O presidente do Supremo Tribunal Federal (STF), ministro Edson Fachin, reforçou nesta segunda-feira (16) a importância de um comportamento irrepreensível por parte dos magistrados, tanto no exercício do cargo quanto na esfera pessoal. Durante aula magna no Centro Universitário de Brasília (Ceub), o ministro sublinhou que a integridade é um pilar fundamental para a magistratura, seguindo diretrizes de princípios nacionais e internacionais.

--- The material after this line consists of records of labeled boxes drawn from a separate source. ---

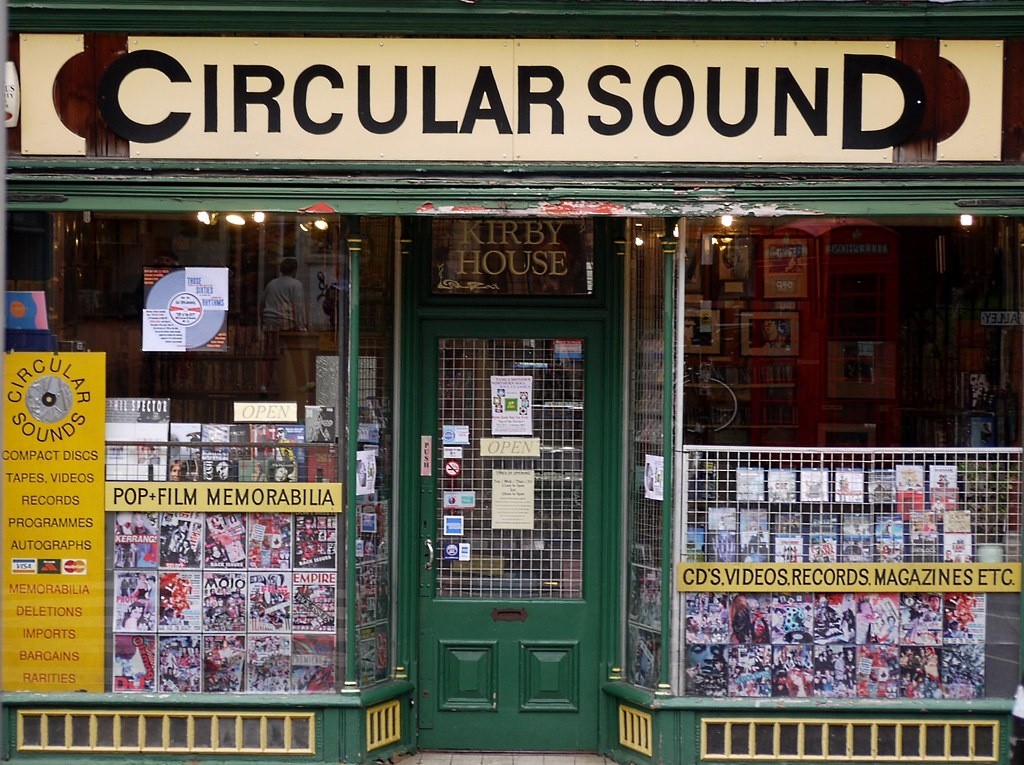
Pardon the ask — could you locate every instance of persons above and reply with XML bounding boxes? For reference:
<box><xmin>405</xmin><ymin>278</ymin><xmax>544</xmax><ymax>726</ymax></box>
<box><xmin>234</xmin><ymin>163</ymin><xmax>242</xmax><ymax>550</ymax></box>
<box><xmin>259</xmin><ymin>254</ymin><xmax>309</xmax><ymax>397</ymax></box>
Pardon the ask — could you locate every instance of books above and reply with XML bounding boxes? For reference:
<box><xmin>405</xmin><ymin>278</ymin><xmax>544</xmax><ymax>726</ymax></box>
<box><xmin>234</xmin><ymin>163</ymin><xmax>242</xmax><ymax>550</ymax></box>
<box><xmin>106</xmin><ymin>397</ymin><xmax>393</xmax><ymax>695</ymax></box>
<box><xmin>624</xmin><ymin>453</ymin><xmax>985</xmax><ymax>699</ymax></box>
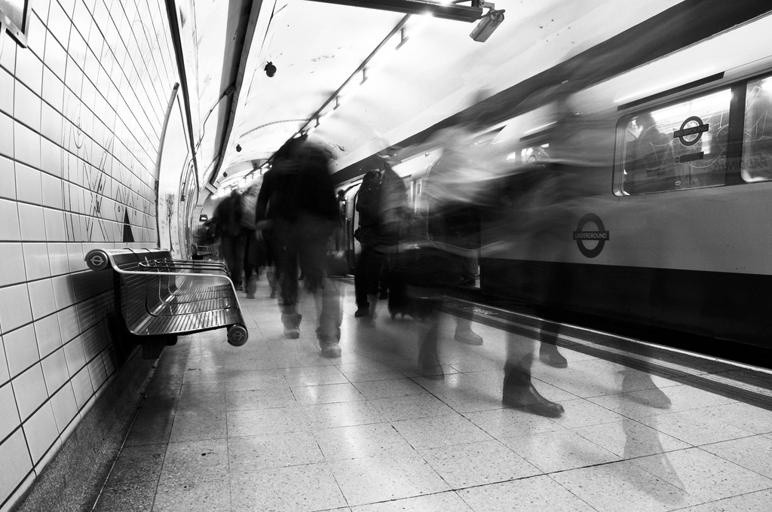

Fachin enfatizou que os juízes devem manter a prudência ao se manifestarem sobre processos e reiterou a proibição estrita de recebimento de presentes ou vantagens de partes interessadas. Segundo o ministro, a confiança na Justiça depende dessa postura ética e da recusa de qualquer benefício que possa comprometer a imparcialidade.
Além da conduta individual, o presidente defendeu a autocontenção como uma forma de respeito à separação entre os Três Poderes. Fachin afirmou que o STF expandiu sua atuação por determinação da própria Constituição, mas que o equilíbrio institucional é uma exigência democrática. O ministro também é um entusiasta da criação de um Código de Ética específico para os integrantes da Suprema Corte, proposta que está sob relatoria da ministra Cármen Lúcia.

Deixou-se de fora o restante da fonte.